_Extract_
— BEGIN —
First, Jesus is the man of Calvary. Paul speaks explicitly of his cross in 2:15-16, that is, of Jesus’ execution as a condemned criminal. The cross, so we find, is the place where Paul’s thinking and teaching about Jesus regularly starts.

Second, Jesus is the Son of God, “his beloved Son” (1:13), “the image of the invisible God” (1:15). The one whom Paul calls “God” is “the Father of our Lord Jesus Christ” (1:3). Jesus is the human name for the Son of God incarnate, and Paul uses the word “fullness,” which had evidently become a code-word among the unorthodox Colossians to express the fact of incarnation – “in him all the fullness of God was pleased to dwell” (1:19); “in him the whole fullness of deity dwells bodily” (2:9). That present tense, “dwells”, points to the fact that the incarnate life of the Son continues for ever – continues, therefore, now, as at this very moment we contemplate his reality and his role. He, says Paul, is “the first-born from the dead, so that he might come to have first place in everything” (1:18). That is the Jesus with whom we have to do today.

Third, Jesus is the Lord of creation: such was the Father’s will for the Son who was his co-creating agent. “All things have been created through him and for him. He himself is before all things, and in him all things hold together” (1:16-17). As he brought everything into being, so he sustains it, or it would cease to be: that, of course, includes you and me. Paul calls Jesus “the Lord Jesus” (3:17), “the Lord Christ” (3:24), and “the Lord” simply (3:18, 20, 22, 23, 24, 4:7, 17), in addition to saying that Christians receive “Christ Jesus the Lord” in the verse from which we started (2:6). Lordship signifies ownership, dominion, and authority. Scholars agree that “Jesus is Lord” was in effect the first Christian confession of faith. Paul insists that Christians must relate to Jesus Christ as their Lordby obeying his commands, acknowledging his control of their circumstances, relying on his power to enable them to serve him loyally, and seeking to please him in all that they do.

Fourth, Jesus is the Christ of Scripture, that is, the predicted Messianic king whose coming into the world would mean peace and well-being - shalom, to use the Hebrew word for all in his universal kingdom. A whole philosophy of history is wrapped up in the title “Christ” (which means, “the anointed one”). Jesus, the Davidic descendent to whose reign the prophets looked forward, is now on the throne of the universe, and will in due course reappear for the final glory of his own people and the final judgment (“wrath”) that is in store for our unbelieving and disobedient world (3:1-6).
— END —
_Material shown_
— BEGIN —
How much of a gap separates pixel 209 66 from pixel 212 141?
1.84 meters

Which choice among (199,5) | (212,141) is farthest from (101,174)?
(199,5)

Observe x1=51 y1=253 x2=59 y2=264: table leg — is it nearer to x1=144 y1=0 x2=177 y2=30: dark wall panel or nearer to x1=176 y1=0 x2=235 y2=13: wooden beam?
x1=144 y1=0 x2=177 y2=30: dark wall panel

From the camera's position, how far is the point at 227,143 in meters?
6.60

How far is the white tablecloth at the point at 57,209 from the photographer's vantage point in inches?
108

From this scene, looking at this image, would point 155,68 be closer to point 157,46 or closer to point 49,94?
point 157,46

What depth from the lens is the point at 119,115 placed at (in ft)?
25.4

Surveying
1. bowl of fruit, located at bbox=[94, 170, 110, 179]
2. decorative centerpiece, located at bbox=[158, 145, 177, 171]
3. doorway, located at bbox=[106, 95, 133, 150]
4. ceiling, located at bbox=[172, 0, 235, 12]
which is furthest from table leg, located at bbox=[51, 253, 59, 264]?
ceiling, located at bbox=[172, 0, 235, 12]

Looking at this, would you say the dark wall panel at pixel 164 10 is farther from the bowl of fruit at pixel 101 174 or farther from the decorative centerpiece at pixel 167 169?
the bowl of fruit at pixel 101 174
— END —
_Task instructions_
(1) In the passage on Jesus, swap "universe" for "cosmos" and write out the stretch starting at "Fourth, Jesus is the" and ending at "disobedient world (3:1-6).".
(2) According to the passage on Jesus, what three things does lordship signify?

_Solutions by task_
(1)
Fourth, Jesus is the Christ of Scripture, that is, the predicted Messianic king whose coming into the world would mean peace and well-being - shalom, to use the Hebrew word for all in his universal kingdom. A whole philosophy of history is wrapped up in the title “Christ” (which means, “the anointed one”). Jesus, the Davidic descendent to whose reign the prophets looked forward, is now on the throne of the cosmos, and will in due course reappear for the final glory of his own people and the final judgment (“wrath”) that is in store for our unbelieving and disobedient world (3:1-6).

(2) Ownership, dominion, and authority.